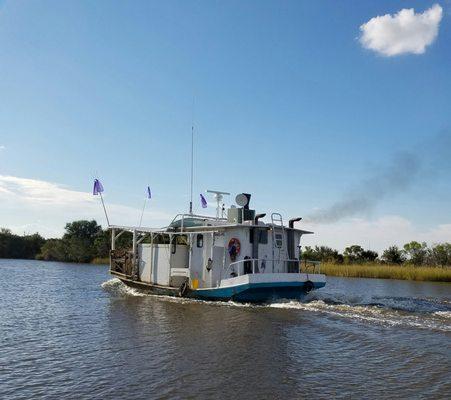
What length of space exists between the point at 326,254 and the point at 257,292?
4343 centimetres

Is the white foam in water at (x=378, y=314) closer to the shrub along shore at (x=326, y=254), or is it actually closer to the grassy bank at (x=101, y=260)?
the shrub along shore at (x=326, y=254)

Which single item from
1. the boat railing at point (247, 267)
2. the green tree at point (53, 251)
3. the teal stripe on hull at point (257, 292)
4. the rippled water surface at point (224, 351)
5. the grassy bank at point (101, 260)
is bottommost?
the rippled water surface at point (224, 351)

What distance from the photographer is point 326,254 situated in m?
60.6

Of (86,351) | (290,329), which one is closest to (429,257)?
(290,329)

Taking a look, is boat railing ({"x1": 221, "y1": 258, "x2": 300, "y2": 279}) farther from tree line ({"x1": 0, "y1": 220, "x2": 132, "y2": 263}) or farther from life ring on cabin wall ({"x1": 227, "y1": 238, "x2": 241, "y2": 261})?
tree line ({"x1": 0, "y1": 220, "x2": 132, "y2": 263})

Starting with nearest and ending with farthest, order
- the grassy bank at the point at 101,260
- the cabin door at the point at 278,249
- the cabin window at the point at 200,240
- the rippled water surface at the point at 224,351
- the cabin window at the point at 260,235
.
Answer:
------------------------------------
Short task: Recast every line of the records above as a JSON list of strings, one string per line, with blank lines left out. Leave the pictures out of the list.

Written answer:
[
  "What length of space exists between the point at 326,254 and the point at 257,292?",
  "4343 centimetres",
  "Is the white foam in water at (x=378, y=314) closer to the shrub along shore at (x=326, y=254), or is it actually closer to the grassy bank at (x=101, y=260)?",
  "the shrub along shore at (x=326, y=254)",
  "Which single item from",
  "1. the boat railing at point (247, 267)",
  "2. the green tree at point (53, 251)",
  "3. the teal stripe on hull at point (257, 292)",
  "4. the rippled water surface at point (224, 351)",
  "5. the grassy bank at point (101, 260)",
  "is bottommost?",
  "the rippled water surface at point (224, 351)",
  "What distance from the photographer is point 326,254 situated in m?",
  "60.6",
  "Of (86,351) | (290,329), which one is closest to (429,257)?",
  "(290,329)",
  "Taking a look, is boat railing ({\"x1\": 221, \"y1\": 258, \"x2\": 300, \"y2\": 279}) farther from tree line ({\"x1\": 0, \"y1\": 220, \"x2\": 132, \"y2\": 263}) or farther from life ring on cabin wall ({\"x1\": 227, \"y1\": 238, \"x2\": 241, \"y2\": 261})?",
  "tree line ({\"x1\": 0, \"y1\": 220, \"x2\": 132, \"y2\": 263})",
  "Starting with nearest and ending with farthest, order",
  "- the grassy bank at the point at 101,260",
  "- the cabin door at the point at 278,249",
  "- the cabin window at the point at 200,240",
  "- the rippled water surface at the point at 224,351",
  "- the cabin window at the point at 260,235",
  ".",
  "Answer:"
]